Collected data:
((
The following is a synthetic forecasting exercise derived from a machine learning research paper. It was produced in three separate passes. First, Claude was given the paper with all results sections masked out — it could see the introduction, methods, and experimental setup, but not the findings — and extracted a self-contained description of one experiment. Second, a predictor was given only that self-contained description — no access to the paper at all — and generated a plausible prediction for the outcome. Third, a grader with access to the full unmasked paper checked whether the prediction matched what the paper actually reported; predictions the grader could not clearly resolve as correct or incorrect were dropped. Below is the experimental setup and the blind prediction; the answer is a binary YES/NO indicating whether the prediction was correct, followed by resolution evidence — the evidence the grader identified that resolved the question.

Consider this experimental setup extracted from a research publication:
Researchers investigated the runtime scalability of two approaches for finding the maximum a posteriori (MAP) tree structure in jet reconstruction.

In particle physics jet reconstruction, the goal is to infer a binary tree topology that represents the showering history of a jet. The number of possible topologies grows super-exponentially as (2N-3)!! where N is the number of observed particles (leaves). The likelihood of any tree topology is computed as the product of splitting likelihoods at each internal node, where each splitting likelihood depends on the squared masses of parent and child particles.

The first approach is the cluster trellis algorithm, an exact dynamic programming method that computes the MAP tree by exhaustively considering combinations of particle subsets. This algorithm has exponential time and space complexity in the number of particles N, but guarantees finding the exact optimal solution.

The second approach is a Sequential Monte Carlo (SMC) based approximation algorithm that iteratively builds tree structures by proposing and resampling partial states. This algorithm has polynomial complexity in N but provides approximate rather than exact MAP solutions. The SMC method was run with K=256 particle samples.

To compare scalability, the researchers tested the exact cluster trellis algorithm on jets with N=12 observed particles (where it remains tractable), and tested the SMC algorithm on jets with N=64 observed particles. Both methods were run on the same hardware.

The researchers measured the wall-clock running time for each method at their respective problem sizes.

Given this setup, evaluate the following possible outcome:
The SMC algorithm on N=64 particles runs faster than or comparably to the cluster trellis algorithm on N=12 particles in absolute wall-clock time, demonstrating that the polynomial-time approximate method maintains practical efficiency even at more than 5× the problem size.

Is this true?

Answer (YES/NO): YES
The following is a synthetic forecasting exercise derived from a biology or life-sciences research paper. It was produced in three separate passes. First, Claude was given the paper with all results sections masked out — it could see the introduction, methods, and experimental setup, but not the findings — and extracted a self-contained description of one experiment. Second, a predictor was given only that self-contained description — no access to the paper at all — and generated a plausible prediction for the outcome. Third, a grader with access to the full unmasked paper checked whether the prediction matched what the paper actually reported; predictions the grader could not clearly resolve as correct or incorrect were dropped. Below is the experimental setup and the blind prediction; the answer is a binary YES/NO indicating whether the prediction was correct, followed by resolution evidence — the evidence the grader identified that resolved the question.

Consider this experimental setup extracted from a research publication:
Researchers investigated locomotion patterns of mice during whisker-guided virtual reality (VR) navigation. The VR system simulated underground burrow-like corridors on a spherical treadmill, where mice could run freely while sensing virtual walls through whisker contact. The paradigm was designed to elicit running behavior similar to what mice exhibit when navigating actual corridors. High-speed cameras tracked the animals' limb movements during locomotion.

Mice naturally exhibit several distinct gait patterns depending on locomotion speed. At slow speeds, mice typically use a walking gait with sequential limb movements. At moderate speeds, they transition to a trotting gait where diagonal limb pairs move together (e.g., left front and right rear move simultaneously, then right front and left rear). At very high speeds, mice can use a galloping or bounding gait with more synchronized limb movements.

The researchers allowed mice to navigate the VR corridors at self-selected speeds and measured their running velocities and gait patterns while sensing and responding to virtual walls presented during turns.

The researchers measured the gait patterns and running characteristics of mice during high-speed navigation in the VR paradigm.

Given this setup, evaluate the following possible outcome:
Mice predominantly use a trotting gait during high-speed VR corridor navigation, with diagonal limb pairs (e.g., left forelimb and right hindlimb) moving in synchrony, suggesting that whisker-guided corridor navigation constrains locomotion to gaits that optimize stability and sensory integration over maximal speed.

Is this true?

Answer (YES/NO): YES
))
▶ _WHAT YOU WILL DO_
Full repetition needed. Write out every entry above exactly as given.

▶ _TASK SOLUTION_
The following is a synthetic forecasting exercise derived from a machine learning research paper. It was produced in three separate passes. First, Claude was given the paper with all results sections masked out — it could see the introduction, methods, and experimental setup, but not the findings — and extracted a self-contained description of one experiment. Second, a predictor was given only that self-contained description — no access to the paper at all — and generated a plausible prediction for the outcome. Third, a grader with access to the full unmasked paper checked whether the prediction matched what the paper actually reported; predictions the grader could not clearly resolve as correct or incorrect were dropped. Below is the experimental setup and the blind prediction; the answer is a binary YES/NO indicating whether the prediction was correct, followed by resolution evidence — the evidence the grader identified that resolved the question.

Consider this experimental setup extracted from a research publication:
Researchers investigated the runtime scalability of two approaches for finding the maximum a posteriori (MAP) tree structure in jet reconstruction.

In particle physics jet reconstruction, the goal is to infer a binary tree topology that represents the showering history of a jet. The number of possible topologies grows super-exponentially as (2N-3)!! where N is the number of observed particles (leaves). The likelihood of any tree topology is computed as the product of splitting likelihoods at each internal node, where each splitting likelihood depends on the squared masses of parent and child particles.

The first approach is the cluster trellis algorithm, an exact dynamic programming method that computes the MAP tree by exhaustively considering combinations of particle subsets. This algorithm has exponential time and space complexity in the number of particles N, but guarantees finding the exact optimal solution.

The second approach is a Sequential Monte Carlo (SMC) based approximation algorithm that iteratively builds tree structures by proposing and resampling partial states. This algorithm has polynomial complexity in N but provides approximate rather than exact MAP solutions. The SMC method was run with K=256 particle samples.

To compare scalability, the researchers tested the exact cluster trellis algorithm on jets with N=12 observed particles (where it remains tractable), and tested the SMC algorithm on jets with N=64 observed particles. Both methods were run on the same hardware.

The researchers measured the wall-clock running time for each method at their respective problem sizes.

Given this setup, evaluate the following possible outcome:
The SMC algorithm on N=64 particles runs faster than or comparably to the cluster trellis algorithm on N=12 particles in absolute wall-clock time, demonstrating that the polynomial-time approximate method maintains practical efficiency even at more than 5× the problem size.

Is this true?

Answer (YES/NO): YES
The following is a synthetic forecasting exercise derived from a biology or life-sciences research paper. It was produced in three separate passes. First, Claude was given the paper with all results sections masked out — it could see the introduction, methods, and experimental setup, but not the findings — and extracted a self-contained description of one experiment. Second, a predictor was given only that self-contained description — no access to the paper at all — and generated a plausible prediction for the outcome. Third, a grader with access to the full unmasked paper checked whether the prediction matched what the paper actually reported; predictions the grader could not clearly resolve as correct or incorrect were dropped. Below is the experimental setup and the blind prediction; the answer is a binary YES/NO indicating whether the prediction was correct, followed by resolution evidence — the evidence the grader identified that resolved the question.

Consider this experimental setup extracted from a research publication:
Researchers investigated locomotion patterns of mice during whisker-guided virtual reality (VR) navigation. The VR system simulated underground burrow-like corridors on a spherical treadmill, where mice could run freely while sensing virtual walls through whisker contact. The paradigm was designed to elicit running behavior similar to what mice exhibit when navigating actual corridors. High-speed cameras tracked the animals' limb movements during locomotion.

Mice naturally exhibit several distinct gait patterns depending on locomotion speed. At slow speeds, mice typically use a walking gait with sequential limb movements. At moderate speeds, they transition to a trotting gait where diagonal limb pairs move together (e.g., left front and right rear move simultaneously, then right front and left rear). At very high speeds, mice can use a galloping or bounding gait with more synchronized limb movements.

The researchers allowed mice to navigate the VR corridors at self-selected speeds and measured their running velocities and gait patterns while sensing and responding to virtual walls presented during turns.

The researchers measured the gait patterns and running characteristics of mice during high-speed navigation in the VR paradigm.

Given this setup, evaluate the following possible outcome:
Mice predominantly use a trotting gait during high-speed VR corridor navigation, with diagonal limb pairs (e.g., left forelimb and right hindlimb) moving in synchrony, suggesting that whisker-guided corridor navigation constrains locomotion to gaits that optimize stability and sensory integration over maximal speed.

Is this true?

Answer (YES/NO): YES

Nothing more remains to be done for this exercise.